Tom's Hardware shows you how we test USB-attached 802.11ac wireless networking adapters.
Choosing networking gear can be a daunting process. Buying the cheapest product in this market segment is often a lousy idea due to quality issues and poor support, but purchasing the most expensive adapter for no specific reason can be equally foolhardy. Too often, we simply choose a particular brand of networking gear at the onset based on a recommendation or a sale, and simply keep purchasing it.
Product testing of Wi-Fi gear has traditionally focused on only one piece of hardware--the wireless router. While that's the central hub of a home network, it is not the only piece of equipment that should be optimized for the best networking experience. Indeed, in our testing, choosing the best wireless AC USB adapter can be equally important to choosing the right router for your application.

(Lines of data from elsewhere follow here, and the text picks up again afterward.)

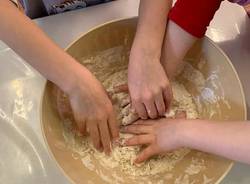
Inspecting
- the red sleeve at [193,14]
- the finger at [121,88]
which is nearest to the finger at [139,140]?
the finger at [121,88]

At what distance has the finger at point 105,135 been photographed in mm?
752

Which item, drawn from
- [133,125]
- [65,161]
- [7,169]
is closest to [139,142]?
[133,125]

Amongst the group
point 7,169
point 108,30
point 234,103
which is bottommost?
point 7,169

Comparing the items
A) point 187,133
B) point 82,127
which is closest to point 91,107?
point 82,127

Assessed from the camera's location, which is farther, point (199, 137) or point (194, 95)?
point (194, 95)

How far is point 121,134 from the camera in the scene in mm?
821

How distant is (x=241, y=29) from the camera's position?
946 mm

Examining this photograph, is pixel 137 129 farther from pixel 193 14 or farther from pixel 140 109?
pixel 193 14

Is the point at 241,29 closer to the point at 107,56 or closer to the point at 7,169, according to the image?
the point at 107,56


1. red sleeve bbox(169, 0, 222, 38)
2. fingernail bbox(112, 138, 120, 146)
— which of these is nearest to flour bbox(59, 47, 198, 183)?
fingernail bbox(112, 138, 120, 146)

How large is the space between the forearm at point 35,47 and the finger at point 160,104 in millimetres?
156

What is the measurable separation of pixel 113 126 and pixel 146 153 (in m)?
0.08

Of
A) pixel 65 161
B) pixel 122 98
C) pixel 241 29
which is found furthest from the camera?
pixel 241 29

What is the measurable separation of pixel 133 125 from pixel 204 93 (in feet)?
0.52
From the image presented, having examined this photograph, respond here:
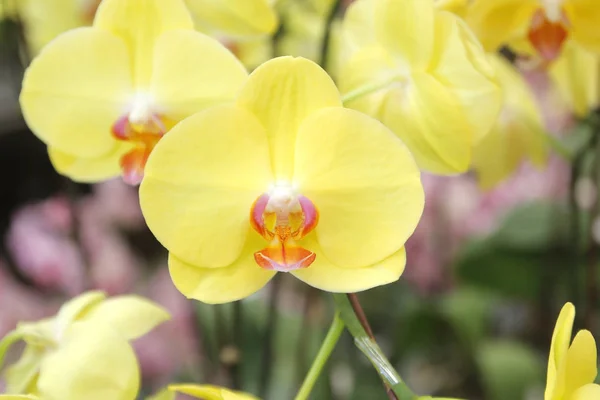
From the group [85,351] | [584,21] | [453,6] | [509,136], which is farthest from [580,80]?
[85,351]

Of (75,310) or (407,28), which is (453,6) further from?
(75,310)

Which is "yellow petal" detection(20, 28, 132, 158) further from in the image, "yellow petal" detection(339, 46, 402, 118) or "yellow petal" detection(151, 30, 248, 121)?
"yellow petal" detection(339, 46, 402, 118)

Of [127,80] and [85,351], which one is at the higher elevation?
[127,80]

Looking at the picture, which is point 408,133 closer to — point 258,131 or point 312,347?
point 258,131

The ideal would be for home users to have access to several brands of equipment and to pick the components that work best after testing them. But the practical reality is that most of us buy parts one at a time as we build our networks out, without access to multiple products simultaneously. This leads to the inevitable read-through of user "product reviews" on various retailer websites. While occasionally informative, and often entertaining, it is too often unclear how a particular product really performs when there are evaluations mostly based on a lack of real data, a majority subjective, leaving the average home user at a loss to choose the best gear in an objective fashion. For a review of the technology behind wireless AC USB adapters, check out our recent USB Wi-Fi 101 article.

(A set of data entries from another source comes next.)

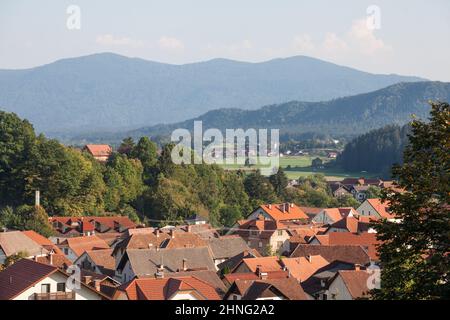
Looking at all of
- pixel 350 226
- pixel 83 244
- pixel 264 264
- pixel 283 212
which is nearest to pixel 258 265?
pixel 264 264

With that background in mind, we set out to both objectively and subjectively test wireless AC USB adapters. In the scientific method (remember that from your high school science class?) this is known as quantitative and qualitative testing.
The quantitative method focuses on data gleaned from benchmarks. It needs to be generated in a reproducible fashion, under controlled conditions. To that end, Tom's Hardware has invested in setting up a new hardware testing laboratory to generate networking results. In the area of wireless networking, the important metrics include data throughput and signal strength on the two frequencies that are used: the original 2.4GHz that goes all the way back to the 802.11b standard, as well as the 5GHz band first introduced in 802.11a. The 5GHz frequency was mostly used commercially, while more commonly used in households as part of the 802.11n specification, and was pushed to the forefront by 802.11ac.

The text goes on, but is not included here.